A revirada na Virada Cultural - II (conclusão)


E a Virada aconteceu. Jornais, sensacionalistas, destacam a violência. Mas Chefs na Rua, até por sua localização, tinham a serenidade de uma quermesse.

As 30 barracas, ofertando comidas bem variadas - que iam do prosaico strogonoff ao somosa indiano - com Jefferson Rueda vendendo as suas propagadas 5.000 porções de carne de porco, não forneceram exatamente um panorama da culinária paulistana mas, sim, as várias estratégias de cozinheiros estabelecidos para fazer aquilo que acreditam do gosto popular. Muita coisa eu jamais experimentaria. 

E está claro que não houve uma "curadoria de comida" mas, sim, de chefs. A "diversidade" mais refletia a imaginação dos escolhidos do que a riqueza própria da culinária paulistana, já testada e comprovada no dia-a-dia mas que é preciso redescobrir, sistematizar - o que dá trabalho.



Portanto, talvez o maior ganho para cada cozinheiro que lá esteve tenha sido o "teste de sensibilidade": isso vende, isso não vende. Não exatamente para um “povão”, mas para uma classe média que é bem maior do que aquela que eles são capazes de abrigar em seus restaurantes.

Mas qual o ganho para a cidade? A percepção de que, realmente, comida se converteu em espetáculo e que, portanto, há ai um caminho a trilhar, independente da sazonalidade das Viradas. E a constatação de que a discriminação espacial entre a comida dos “chefs” e a comida de rua - aquela confinada ao Largo do Tesouro, sem ser considerada um “tesouro” - só se deve a preconceitos das autoridades municipais.
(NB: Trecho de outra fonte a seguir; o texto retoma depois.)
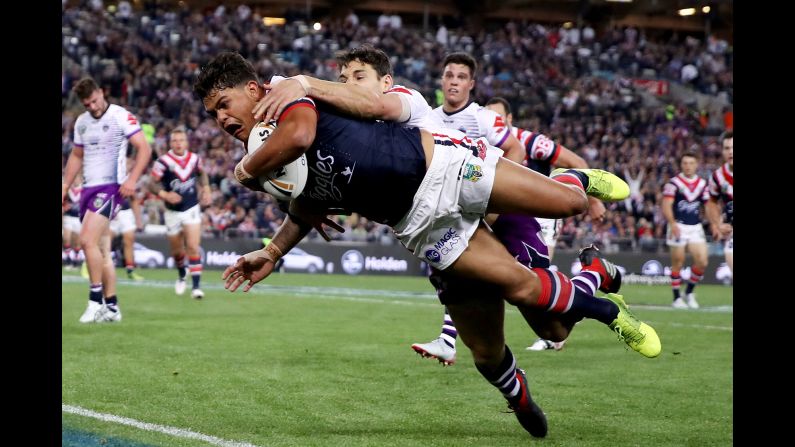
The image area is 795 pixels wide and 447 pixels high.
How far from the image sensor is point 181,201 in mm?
17031

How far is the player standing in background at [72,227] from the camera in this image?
2331cm

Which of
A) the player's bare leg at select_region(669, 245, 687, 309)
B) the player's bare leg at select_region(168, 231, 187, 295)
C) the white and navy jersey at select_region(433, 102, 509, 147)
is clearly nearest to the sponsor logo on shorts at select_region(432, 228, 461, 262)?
the white and navy jersey at select_region(433, 102, 509, 147)

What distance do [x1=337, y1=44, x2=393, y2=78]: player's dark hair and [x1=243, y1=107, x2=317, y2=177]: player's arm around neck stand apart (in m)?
1.80

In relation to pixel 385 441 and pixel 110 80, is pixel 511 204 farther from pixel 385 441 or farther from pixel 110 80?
pixel 110 80

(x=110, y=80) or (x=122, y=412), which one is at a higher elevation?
(x=110, y=80)

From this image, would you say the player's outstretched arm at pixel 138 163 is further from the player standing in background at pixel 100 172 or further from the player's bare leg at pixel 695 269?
the player's bare leg at pixel 695 269

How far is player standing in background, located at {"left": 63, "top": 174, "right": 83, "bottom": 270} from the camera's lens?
76.5 ft

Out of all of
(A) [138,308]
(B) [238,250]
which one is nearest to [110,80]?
Answer: (B) [238,250]

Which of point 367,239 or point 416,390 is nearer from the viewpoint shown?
point 416,390

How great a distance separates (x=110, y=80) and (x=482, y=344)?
27.3 m

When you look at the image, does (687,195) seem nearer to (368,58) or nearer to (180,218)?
(180,218)

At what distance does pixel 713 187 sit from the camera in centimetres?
1580

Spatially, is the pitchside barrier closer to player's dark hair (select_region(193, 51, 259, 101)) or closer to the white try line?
the white try line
Quem andasse pela Av. São Luiz sentiria a falta do yakisoba, do sanduíche de pernil, do pastel, da garapa e de tanta coisa boa que se come na cidade, nas feiras, nas quebradas; sentiria a falta de barracas como as da Nossa Senhora de Achiropita ou das várias quermesses de bairro das igrejas que ainda mantém a tradição e assim por diante. 
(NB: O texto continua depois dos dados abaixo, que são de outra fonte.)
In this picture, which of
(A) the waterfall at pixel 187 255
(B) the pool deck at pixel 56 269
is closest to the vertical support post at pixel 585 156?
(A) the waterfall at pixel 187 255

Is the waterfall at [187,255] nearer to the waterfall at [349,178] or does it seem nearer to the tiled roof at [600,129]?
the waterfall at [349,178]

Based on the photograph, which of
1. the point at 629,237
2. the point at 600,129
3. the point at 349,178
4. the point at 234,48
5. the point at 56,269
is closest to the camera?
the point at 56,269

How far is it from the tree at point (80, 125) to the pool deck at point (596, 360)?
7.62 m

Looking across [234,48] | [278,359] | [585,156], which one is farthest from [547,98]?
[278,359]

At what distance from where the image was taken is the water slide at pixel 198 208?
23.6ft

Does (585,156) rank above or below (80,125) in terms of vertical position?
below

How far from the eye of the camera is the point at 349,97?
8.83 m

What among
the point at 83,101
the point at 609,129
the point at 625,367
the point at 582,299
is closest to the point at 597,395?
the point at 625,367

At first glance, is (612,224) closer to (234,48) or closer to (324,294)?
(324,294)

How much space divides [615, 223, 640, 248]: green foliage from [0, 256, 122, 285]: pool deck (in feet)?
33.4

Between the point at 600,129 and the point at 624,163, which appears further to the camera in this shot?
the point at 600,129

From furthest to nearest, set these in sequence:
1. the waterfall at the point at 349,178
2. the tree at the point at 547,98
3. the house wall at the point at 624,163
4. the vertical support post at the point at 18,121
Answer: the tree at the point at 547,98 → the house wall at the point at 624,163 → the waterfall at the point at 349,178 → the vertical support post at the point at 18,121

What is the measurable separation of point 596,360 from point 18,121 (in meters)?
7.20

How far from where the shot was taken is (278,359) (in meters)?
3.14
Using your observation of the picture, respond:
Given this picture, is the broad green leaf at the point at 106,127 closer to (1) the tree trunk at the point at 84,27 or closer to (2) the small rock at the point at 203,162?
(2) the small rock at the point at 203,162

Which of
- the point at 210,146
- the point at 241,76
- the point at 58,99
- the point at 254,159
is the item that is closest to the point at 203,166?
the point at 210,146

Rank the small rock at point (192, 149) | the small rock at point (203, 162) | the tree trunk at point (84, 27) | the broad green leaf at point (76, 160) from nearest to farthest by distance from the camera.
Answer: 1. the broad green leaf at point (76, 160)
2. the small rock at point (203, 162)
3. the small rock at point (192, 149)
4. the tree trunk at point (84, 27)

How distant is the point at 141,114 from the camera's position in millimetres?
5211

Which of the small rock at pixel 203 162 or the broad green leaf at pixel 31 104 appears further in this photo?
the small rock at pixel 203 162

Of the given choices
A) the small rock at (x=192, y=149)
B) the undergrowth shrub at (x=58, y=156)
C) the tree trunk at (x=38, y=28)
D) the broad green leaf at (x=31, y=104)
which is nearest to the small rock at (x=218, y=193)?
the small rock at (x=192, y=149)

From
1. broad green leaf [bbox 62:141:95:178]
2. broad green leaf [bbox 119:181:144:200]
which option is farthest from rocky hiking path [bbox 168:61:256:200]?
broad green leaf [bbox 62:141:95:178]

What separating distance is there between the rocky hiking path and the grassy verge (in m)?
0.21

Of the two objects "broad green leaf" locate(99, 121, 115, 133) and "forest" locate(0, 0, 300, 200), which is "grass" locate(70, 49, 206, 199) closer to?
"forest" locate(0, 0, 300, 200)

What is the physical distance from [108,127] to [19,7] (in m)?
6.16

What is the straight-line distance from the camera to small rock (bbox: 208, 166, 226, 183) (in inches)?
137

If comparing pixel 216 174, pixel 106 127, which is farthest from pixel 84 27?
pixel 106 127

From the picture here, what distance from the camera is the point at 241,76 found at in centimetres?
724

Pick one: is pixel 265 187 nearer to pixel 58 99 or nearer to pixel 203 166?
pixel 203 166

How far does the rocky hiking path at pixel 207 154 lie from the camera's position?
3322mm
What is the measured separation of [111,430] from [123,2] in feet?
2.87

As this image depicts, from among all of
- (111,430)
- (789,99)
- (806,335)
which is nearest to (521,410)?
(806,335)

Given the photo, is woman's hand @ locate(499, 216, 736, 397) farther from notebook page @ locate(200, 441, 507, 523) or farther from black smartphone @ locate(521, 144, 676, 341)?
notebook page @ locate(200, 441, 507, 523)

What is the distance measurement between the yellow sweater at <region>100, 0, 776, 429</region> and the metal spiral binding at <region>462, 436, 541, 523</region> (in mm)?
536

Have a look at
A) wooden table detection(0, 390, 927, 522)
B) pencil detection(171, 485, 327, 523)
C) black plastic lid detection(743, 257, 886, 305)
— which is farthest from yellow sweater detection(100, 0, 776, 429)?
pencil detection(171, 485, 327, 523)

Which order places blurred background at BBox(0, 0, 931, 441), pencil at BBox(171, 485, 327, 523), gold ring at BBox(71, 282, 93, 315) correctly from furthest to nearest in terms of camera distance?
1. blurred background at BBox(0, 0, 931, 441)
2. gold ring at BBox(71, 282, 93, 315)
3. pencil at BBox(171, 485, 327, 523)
Enfim, houve uma elitização desnecessária da oferta de alimentos, diminuindo e dificultando as comparações próprias de um ambiente gastronômico que se quer instaurar na cidade. A causa disso foi a projeção, sobre o terreno da alimentação, do mesmo esquema que a Prefeitura usa para as músicas, por exemplo, separando os “palcos” por gêneros. 
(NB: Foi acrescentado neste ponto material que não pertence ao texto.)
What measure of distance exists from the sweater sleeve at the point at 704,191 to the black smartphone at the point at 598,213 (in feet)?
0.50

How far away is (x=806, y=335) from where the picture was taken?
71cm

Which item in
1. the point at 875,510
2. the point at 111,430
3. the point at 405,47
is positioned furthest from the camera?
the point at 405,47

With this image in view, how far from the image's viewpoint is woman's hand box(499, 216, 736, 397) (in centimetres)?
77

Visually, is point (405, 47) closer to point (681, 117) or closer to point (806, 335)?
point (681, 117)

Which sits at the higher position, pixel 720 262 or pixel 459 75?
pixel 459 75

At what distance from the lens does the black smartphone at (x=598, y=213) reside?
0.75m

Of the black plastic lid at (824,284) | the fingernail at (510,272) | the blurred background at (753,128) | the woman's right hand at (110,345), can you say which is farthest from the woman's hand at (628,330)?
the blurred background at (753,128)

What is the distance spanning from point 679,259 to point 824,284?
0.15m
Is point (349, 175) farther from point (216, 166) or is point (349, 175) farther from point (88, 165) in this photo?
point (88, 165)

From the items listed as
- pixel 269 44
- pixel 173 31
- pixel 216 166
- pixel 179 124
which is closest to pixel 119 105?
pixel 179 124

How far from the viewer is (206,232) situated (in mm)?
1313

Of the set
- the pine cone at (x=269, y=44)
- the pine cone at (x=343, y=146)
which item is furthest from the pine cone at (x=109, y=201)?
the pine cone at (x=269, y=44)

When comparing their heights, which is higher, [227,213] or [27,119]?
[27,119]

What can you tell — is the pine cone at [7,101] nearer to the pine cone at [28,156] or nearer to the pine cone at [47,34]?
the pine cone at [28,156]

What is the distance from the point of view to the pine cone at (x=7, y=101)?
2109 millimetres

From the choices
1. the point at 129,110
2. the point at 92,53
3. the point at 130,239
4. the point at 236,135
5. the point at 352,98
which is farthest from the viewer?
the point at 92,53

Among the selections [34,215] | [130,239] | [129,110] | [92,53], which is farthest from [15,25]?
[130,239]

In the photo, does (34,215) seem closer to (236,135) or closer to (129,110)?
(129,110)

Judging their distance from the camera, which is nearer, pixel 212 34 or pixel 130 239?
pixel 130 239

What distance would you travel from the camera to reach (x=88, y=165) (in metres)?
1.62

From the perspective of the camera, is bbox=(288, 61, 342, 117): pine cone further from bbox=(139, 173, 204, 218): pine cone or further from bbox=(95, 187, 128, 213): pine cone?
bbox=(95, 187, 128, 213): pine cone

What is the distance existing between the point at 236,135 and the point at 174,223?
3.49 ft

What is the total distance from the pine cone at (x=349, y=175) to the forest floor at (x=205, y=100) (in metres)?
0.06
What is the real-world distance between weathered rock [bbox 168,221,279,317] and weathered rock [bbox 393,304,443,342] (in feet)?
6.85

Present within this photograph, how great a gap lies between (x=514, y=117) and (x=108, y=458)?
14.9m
Será muito bom que se aprenda a lição: que se concentre barracas misturadamente; ou que se disperse barracas por todo o centro, também misturadamente. Numa cidade tão cruelmente segregadora a mistura é a palavra de ordem democrática.




2 comentários:

Rildo disse...

falou tudo Dória. Pena que há tantos ouvidos moucos na administração pública.

Welton Bondani disse...

Concordo com você Doria na questão da divisão das barracas, ouvi sim preconceito das autoridades, mas "chef na rua" apesentaram sabores ainda desconhecidos no paladar de muitas pessoas.